### PROBLEM TO WORK ON:
Go through the entries below and retype them exactly, omitting each picture.

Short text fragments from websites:
..........

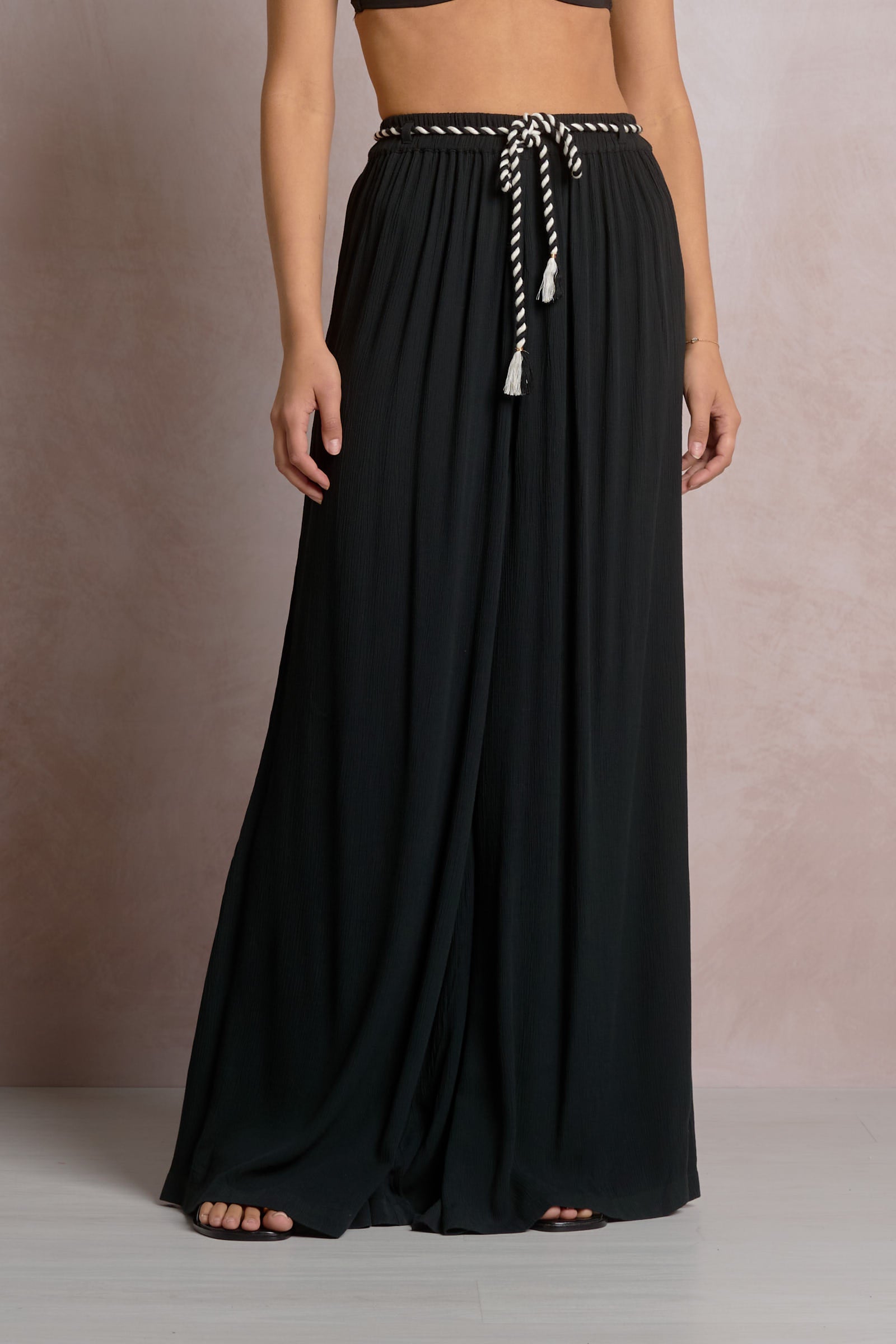 Raia Pant Black
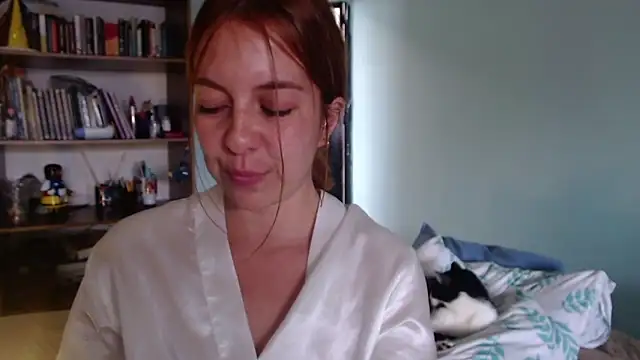 Snapshot of violetapeter_1 chatting on May 12, 2026, 9:23 pm violetapeter 1 online show from May 12, 2026, 9:23 pm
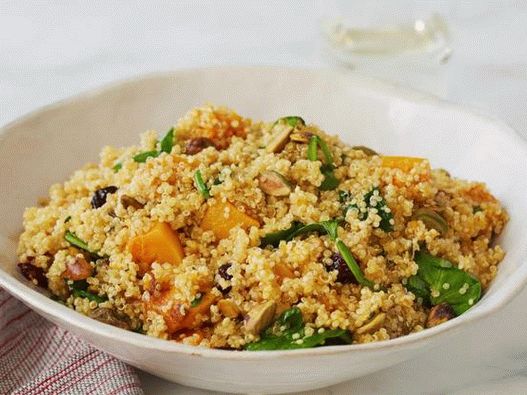 Quinoa with baked butternut squash, spinach and thyme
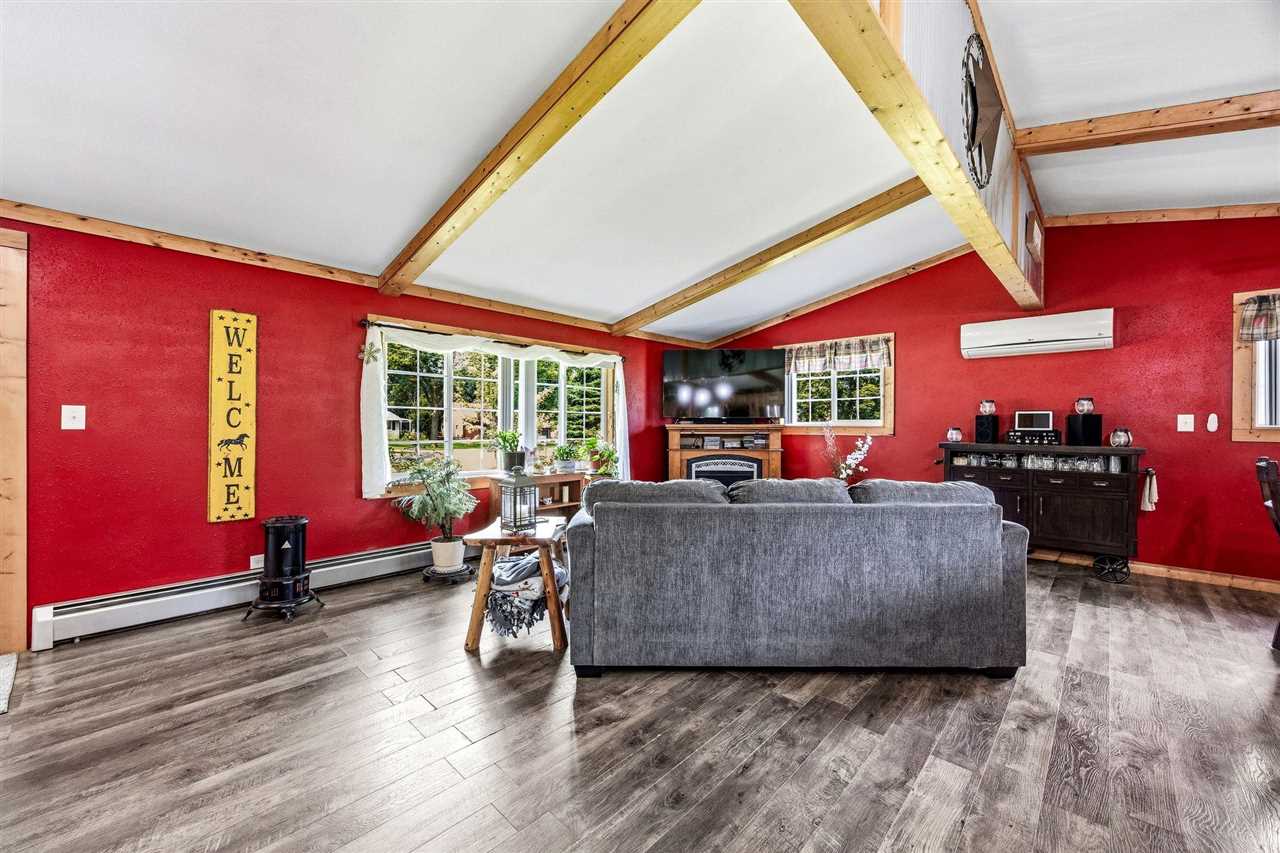 148 Delhi Road Manchester IA 52057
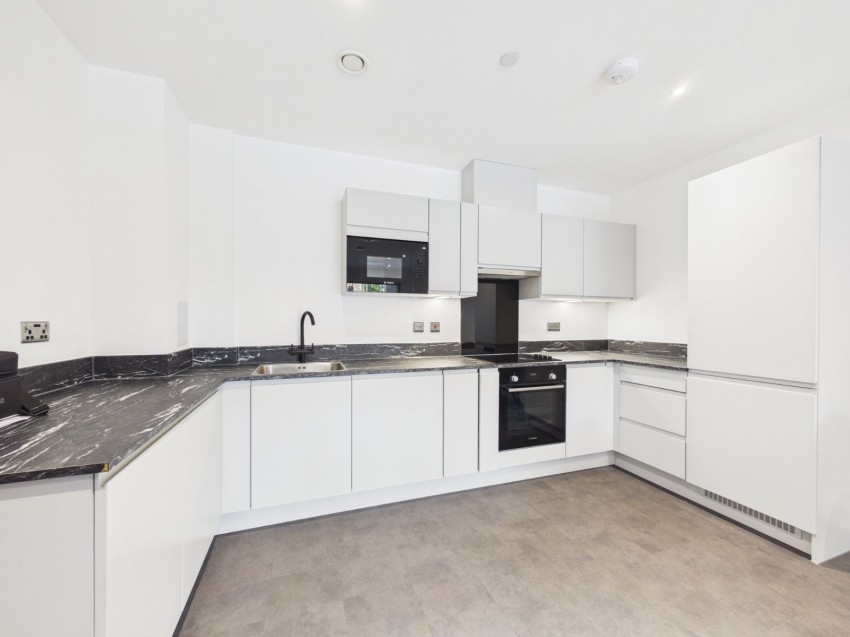 Images for Brentford EAID:2640919782 BID:SLL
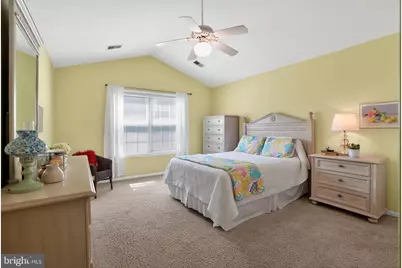 4201 Chatham Circle, Upper Chichester, PA 19014 - Photo 18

..........

### WRITTEN RESPONSE:
 Raia Pant Black
 Snapshot of violetapeter_1 chatting on May 12, 2026, 9:23 pm violetapeter 1 online show from May 12, 2026, 9:23 pm
 Quinoa with baked butternut squash, spinach and thyme
 148 Delhi Road Manchester IA 52057
 Images for Brentford EAID:2640919782 BID:SLL
 4201 Chatham Circle, Upper Chichester, PA 19014 - Photo 18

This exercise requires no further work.